[À FAIRE] Modifiez tous les enregistrements ci-dessous en remplaçant « instance_id » par « object_id » partout, sans toucher au reste. Recopiez-les ainsi, sans les images.

[JEU DE DONNÉES]
════════
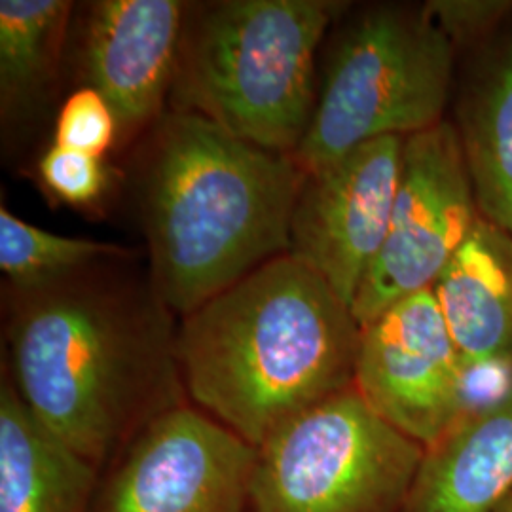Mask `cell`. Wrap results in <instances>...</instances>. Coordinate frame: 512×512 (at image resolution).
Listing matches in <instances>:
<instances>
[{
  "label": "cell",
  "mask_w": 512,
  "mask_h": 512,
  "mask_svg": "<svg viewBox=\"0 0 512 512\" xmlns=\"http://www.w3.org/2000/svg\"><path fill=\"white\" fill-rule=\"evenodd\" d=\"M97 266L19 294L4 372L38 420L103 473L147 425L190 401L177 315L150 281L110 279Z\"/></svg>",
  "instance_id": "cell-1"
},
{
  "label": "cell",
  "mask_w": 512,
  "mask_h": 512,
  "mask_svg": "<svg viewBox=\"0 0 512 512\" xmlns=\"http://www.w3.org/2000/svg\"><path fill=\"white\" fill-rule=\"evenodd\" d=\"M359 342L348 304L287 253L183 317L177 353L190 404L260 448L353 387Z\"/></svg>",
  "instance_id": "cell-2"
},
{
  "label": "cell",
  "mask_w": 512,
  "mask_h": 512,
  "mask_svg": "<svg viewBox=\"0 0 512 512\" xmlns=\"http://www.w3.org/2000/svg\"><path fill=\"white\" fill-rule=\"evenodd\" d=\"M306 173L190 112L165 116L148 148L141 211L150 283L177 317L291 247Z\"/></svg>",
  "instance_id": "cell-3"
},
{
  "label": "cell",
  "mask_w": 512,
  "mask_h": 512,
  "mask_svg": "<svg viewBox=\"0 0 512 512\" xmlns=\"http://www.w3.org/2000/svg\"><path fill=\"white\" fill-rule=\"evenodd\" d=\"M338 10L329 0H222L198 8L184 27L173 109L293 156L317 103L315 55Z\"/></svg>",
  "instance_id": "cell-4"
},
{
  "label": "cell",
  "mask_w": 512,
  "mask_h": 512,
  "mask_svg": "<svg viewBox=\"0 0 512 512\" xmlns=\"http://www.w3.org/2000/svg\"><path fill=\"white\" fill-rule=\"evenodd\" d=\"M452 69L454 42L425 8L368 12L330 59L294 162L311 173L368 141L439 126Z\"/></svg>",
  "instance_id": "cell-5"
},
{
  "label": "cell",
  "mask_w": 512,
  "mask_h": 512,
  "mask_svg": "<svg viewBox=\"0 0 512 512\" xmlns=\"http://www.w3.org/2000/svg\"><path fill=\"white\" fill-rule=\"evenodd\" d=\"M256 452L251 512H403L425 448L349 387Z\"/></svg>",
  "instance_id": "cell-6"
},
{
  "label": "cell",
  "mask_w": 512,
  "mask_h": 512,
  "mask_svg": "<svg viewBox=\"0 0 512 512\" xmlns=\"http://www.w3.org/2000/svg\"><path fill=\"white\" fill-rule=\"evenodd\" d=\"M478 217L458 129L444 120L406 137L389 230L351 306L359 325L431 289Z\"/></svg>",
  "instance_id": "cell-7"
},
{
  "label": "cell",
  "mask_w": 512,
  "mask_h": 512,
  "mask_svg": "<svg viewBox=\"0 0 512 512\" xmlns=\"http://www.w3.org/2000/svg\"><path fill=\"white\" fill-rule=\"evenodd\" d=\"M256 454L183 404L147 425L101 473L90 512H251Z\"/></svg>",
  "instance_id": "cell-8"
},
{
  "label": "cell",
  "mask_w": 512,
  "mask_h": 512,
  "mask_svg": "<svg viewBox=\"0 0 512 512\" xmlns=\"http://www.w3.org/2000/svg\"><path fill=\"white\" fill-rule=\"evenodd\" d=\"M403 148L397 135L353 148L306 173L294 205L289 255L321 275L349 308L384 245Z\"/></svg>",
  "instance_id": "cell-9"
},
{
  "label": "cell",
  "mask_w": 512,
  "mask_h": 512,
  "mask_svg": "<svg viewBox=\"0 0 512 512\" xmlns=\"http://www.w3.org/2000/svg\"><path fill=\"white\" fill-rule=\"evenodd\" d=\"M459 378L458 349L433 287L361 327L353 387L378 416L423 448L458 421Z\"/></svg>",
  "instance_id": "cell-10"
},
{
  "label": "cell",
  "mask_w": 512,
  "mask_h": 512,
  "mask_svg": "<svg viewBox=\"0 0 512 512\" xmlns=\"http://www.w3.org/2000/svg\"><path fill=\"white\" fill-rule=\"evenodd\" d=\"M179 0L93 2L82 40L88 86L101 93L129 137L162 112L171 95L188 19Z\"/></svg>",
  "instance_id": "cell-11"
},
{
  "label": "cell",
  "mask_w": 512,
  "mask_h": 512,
════════
[CORRIGÉ]
Mask `cell`. Wrap results in <instances>...</instances>. Coordinate frame: 512×512 (at image resolution).
Listing matches in <instances>:
<instances>
[{
  "label": "cell",
  "mask_w": 512,
  "mask_h": 512,
  "mask_svg": "<svg viewBox=\"0 0 512 512\" xmlns=\"http://www.w3.org/2000/svg\"><path fill=\"white\" fill-rule=\"evenodd\" d=\"M97 266L19 294L4 372L38 420L103 473L147 425L190 401L177 315L150 281L110 279Z\"/></svg>",
  "object_id": "cell-1"
},
{
  "label": "cell",
  "mask_w": 512,
  "mask_h": 512,
  "mask_svg": "<svg viewBox=\"0 0 512 512\" xmlns=\"http://www.w3.org/2000/svg\"><path fill=\"white\" fill-rule=\"evenodd\" d=\"M359 342L348 304L287 253L183 317L177 353L190 404L260 448L353 387Z\"/></svg>",
  "object_id": "cell-2"
},
{
  "label": "cell",
  "mask_w": 512,
  "mask_h": 512,
  "mask_svg": "<svg viewBox=\"0 0 512 512\" xmlns=\"http://www.w3.org/2000/svg\"><path fill=\"white\" fill-rule=\"evenodd\" d=\"M306 173L190 112L165 116L148 148L141 211L150 283L177 317L291 247Z\"/></svg>",
  "object_id": "cell-3"
},
{
  "label": "cell",
  "mask_w": 512,
  "mask_h": 512,
  "mask_svg": "<svg viewBox=\"0 0 512 512\" xmlns=\"http://www.w3.org/2000/svg\"><path fill=\"white\" fill-rule=\"evenodd\" d=\"M338 10L329 0H222L198 8L184 27L173 109L293 156L317 103L315 55Z\"/></svg>",
  "object_id": "cell-4"
},
{
  "label": "cell",
  "mask_w": 512,
  "mask_h": 512,
  "mask_svg": "<svg viewBox=\"0 0 512 512\" xmlns=\"http://www.w3.org/2000/svg\"><path fill=\"white\" fill-rule=\"evenodd\" d=\"M452 69L454 42L425 8L368 12L330 59L294 162L311 173L368 141L439 126Z\"/></svg>",
  "object_id": "cell-5"
},
{
  "label": "cell",
  "mask_w": 512,
  "mask_h": 512,
  "mask_svg": "<svg viewBox=\"0 0 512 512\" xmlns=\"http://www.w3.org/2000/svg\"><path fill=\"white\" fill-rule=\"evenodd\" d=\"M256 452L251 512H403L425 448L349 387Z\"/></svg>",
  "object_id": "cell-6"
},
{
  "label": "cell",
  "mask_w": 512,
  "mask_h": 512,
  "mask_svg": "<svg viewBox=\"0 0 512 512\" xmlns=\"http://www.w3.org/2000/svg\"><path fill=\"white\" fill-rule=\"evenodd\" d=\"M478 217L458 129L444 120L406 137L389 230L351 306L359 325L431 289Z\"/></svg>",
  "object_id": "cell-7"
},
{
  "label": "cell",
  "mask_w": 512,
  "mask_h": 512,
  "mask_svg": "<svg viewBox=\"0 0 512 512\" xmlns=\"http://www.w3.org/2000/svg\"><path fill=\"white\" fill-rule=\"evenodd\" d=\"M256 454L183 404L147 425L101 473L90 512H251Z\"/></svg>",
  "object_id": "cell-8"
},
{
  "label": "cell",
  "mask_w": 512,
  "mask_h": 512,
  "mask_svg": "<svg viewBox=\"0 0 512 512\" xmlns=\"http://www.w3.org/2000/svg\"><path fill=\"white\" fill-rule=\"evenodd\" d=\"M403 148L397 135L353 148L306 173L294 205L289 255L321 275L349 308L384 245Z\"/></svg>",
  "object_id": "cell-9"
},
{
  "label": "cell",
  "mask_w": 512,
  "mask_h": 512,
  "mask_svg": "<svg viewBox=\"0 0 512 512\" xmlns=\"http://www.w3.org/2000/svg\"><path fill=\"white\" fill-rule=\"evenodd\" d=\"M459 378L458 349L433 287L361 327L353 387L378 416L423 448L458 421Z\"/></svg>",
  "object_id": "cell-10"
},
{
  "label": "cell",
  "mask_w": 512,
  "mask_h": 512,
  "mask_svg": "<svg viewBox=\"0 0 512 512\" xmlns=\"http://www.w3.org/2000/svg\"><path fill=\"white\" fill-rule=\"evenodd\" d=\"M179 0L93 2L82 40L88 86L101 93L129 137L162 112L171 95L188 19Z\"/></svg>",
  "object_id": "cell-11"
},
{
  "label": "cell",
  "mask_w": 512,
  "mask_h": 512,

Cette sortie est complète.